Atlas Organics Site Manager, Sara Peitz, leads a team of 20 employees at the largest facility in the company in San Antonio, TX. Sara has15 years of Oil & Gas experience, managing transportation, waste disposal and servicing drilling sites. Under her management 100k tons of waste have been diverted from the landfill, and teams have produced nearly 40,000 CY of compost and other products.

One Common Mission
To scale a composting business, it takes a lot of people, says McMillin. “If you can’t provide an end-to-end service and product, you ultimately will fail. I believe that our biggest achievement as a company is our people. Without them, our company fails. We have been very fortunate in finding people and investors who believe in the same mission we do. We have been purposeful in hiring experts in various verticals and bringing them into the composting industry. We naturally have experts in composting and engineering, but we also seek and attract diverse candidates with unique skillsets in accounting, data collection, legal, sales, customer service, marketing and more.

“The ultimate goal for Atlas Organics is to create the greatest organics recycling service in the world in terms of both quantity and quality of services rendered. Diversity of talent, skills, uniqueness and perspective of our people is our greatest strength.

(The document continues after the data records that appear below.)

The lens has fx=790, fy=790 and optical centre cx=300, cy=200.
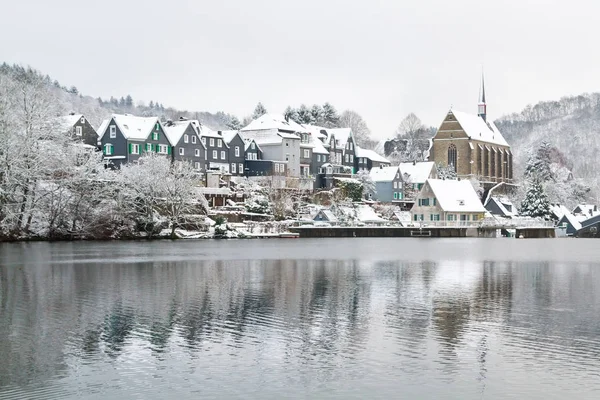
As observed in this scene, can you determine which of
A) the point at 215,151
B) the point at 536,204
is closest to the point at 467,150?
the point at 536,204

We are bound together by one common mission.”
Atlas Organics is a young, savvy company using the latest in technology, data, and science to create a unique, sustainable solution for cities and municipalities while providing consumers with the highest-quality, STA Certified and OMRI listed compost for use in a various growing application. The new sort line in San Antonio is just a glimpse of things to come for Atlas Organics and the company shows no signs of slowing down. “Our message is clear,” says Nihart. “At Atlas Organics, we believe that people can and should contribute to something larger than themselves.” With a mission this powerful, Atlas Organics is well on its way to doing just that and changing the world of organics recycling in the process.| WA

Composting Process

Atlas Organics manages and processes a variety of organic materials, including yard waste, food waste, and biosolids at various facilities. The process begins with the grinding of yard waste using horizontal grinders fed by excavators. These machines take loose unground municipally collected yard waste and reduce it to a 4 to 6 inch minus single ground mulch. This material is the carbon source for the composting process. After the yard waste is ground, it is either added directly to the composting process or mixed with a nitrogen source such as food waste or biosolids at a ratio of approximately 50:50 by weight using wheeled loaders.

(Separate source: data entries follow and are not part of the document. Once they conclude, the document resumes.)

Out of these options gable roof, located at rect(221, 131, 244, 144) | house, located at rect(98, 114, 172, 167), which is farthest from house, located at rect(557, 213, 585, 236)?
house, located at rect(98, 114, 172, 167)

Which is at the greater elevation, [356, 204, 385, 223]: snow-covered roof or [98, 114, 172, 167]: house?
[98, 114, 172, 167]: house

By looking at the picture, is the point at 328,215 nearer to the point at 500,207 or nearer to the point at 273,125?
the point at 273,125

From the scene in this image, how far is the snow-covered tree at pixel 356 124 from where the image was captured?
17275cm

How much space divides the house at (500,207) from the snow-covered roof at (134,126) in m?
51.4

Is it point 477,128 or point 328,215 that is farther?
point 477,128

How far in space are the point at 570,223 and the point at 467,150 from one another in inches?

This material is then put into the Extended Aerated Static Pile (EASP) composting system, which is comprised of blowers and an on-grade aeration piping system. With EASP composting, fresh air is blown into the pile under positive pressure to maintain aerobic conditions throughout the pile, eliminating the need for pile turning, accelerating the decomposition of the organic material, achieving pathogen reduction requirements, and preventing the generation of offensive odors.

Compared to typical windrow composting operations, Atlas avoids using a diesel-powered windrow turner and generating dust through pile turning, while maintaining optimal conditions to process material faster. Throughout the process, batches are monitored for bulk density, temperature, moisture, and maturity using various quality control methods and tools.

Once the material is fully composted, it is screened to a 3/8 inch or 1/4 inch minus using a trommel screen. This material is then lab tested as part of the US Compost Council’s STA Certification program. After results are analyzed to confirm national and state limits are met, the material is sold into the marketplace.